Run the following command in your terminal:

pip install bigquery-advanced-utils

Install in a Virtual Environment

  1. Create a virtual environment:
python -m venv venv
  1. Activate the environment and install:
source venv/bin/activate  # on macOS/Linux  
venv\Scripts\activate     # on Windows  
pip install bigquery-advanced-utils

Usage Examples 🚀

Quick Start

from bigquery_advanced_utils.bigquery import BigQueryClient

# Initialize helper with your project ID
helper = BigQueryClient(project_id="your_project_id")

# Load data from CSV
helper.load_data_from_csv(file_path="your_data.csv")

Data Validation

test_functions=[
    partial(
        # Check if any null values exist in the "age" column
        b.check_no_nulls, columns_to_test=["age"],
    ),
    partial(
        # Ensure values in the "email" column are unique
        b.check_unique_column, columns_to_test=["email"]
    )
]

Search by table or owner in Datatransfer

from bigquery_advanced_utils.datatransfer import DataTransferClient

helper = DataTransferClient()
# Call the function with two parameters: owner email and project id
list_transfer_config_by_owner_email(owner_email="my-email@email.com", project_id="my-project")

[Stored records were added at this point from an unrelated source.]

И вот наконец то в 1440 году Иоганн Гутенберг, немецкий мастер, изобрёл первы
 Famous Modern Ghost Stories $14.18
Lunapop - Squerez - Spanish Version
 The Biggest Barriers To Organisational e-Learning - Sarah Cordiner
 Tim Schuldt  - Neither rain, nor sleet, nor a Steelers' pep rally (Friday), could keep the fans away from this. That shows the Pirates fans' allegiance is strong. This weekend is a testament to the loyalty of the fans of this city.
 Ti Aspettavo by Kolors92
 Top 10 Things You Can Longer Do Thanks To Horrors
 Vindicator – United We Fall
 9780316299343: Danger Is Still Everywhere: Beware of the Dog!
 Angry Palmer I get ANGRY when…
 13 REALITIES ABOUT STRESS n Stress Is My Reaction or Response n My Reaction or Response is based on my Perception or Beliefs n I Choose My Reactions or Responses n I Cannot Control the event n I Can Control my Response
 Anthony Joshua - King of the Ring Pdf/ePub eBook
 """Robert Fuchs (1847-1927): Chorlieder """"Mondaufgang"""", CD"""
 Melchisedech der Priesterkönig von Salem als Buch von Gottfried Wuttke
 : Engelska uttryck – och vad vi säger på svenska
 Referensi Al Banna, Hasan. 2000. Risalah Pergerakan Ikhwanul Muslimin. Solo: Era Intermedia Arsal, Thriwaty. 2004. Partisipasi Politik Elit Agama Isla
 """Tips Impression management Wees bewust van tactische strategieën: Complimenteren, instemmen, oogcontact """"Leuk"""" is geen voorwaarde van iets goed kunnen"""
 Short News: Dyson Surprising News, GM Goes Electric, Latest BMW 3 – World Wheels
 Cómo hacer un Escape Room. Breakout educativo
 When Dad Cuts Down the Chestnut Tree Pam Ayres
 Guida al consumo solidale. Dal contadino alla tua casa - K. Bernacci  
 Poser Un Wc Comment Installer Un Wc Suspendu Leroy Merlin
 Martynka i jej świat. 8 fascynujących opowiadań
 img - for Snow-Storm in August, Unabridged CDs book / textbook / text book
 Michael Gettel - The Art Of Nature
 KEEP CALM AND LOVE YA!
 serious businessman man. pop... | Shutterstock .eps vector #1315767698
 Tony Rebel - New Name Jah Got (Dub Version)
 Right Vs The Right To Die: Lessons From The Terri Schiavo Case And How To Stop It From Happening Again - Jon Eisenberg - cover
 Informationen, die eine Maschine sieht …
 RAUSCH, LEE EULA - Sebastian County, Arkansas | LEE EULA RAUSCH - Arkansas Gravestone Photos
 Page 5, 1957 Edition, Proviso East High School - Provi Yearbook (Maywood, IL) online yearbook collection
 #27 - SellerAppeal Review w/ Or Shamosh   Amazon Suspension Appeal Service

# Get the scheduled queries by the name of a table (it's case sensitive) 
list_transfer_configs_by_table(table_id="my-table", project_id="my-project")

Planned features 🚧

  • A new query builder.
  • Custom data transformation and processing functions.
  • Exclusive features with datatransfer.
  • Utility functions to manipulate strings and query.

Contributing

We are always open to contributions! Whether you have a bug fix, a feature request, or a general improvement to make, your help is appreciated. Here are some ways you can contribute:

  • Bug reports: Help us catch issues before they affect users.
  • New features: Suggest new functionalities that could improve the usability of the package.
  • Code improvements: Review the code and suggest optimizations or fixes.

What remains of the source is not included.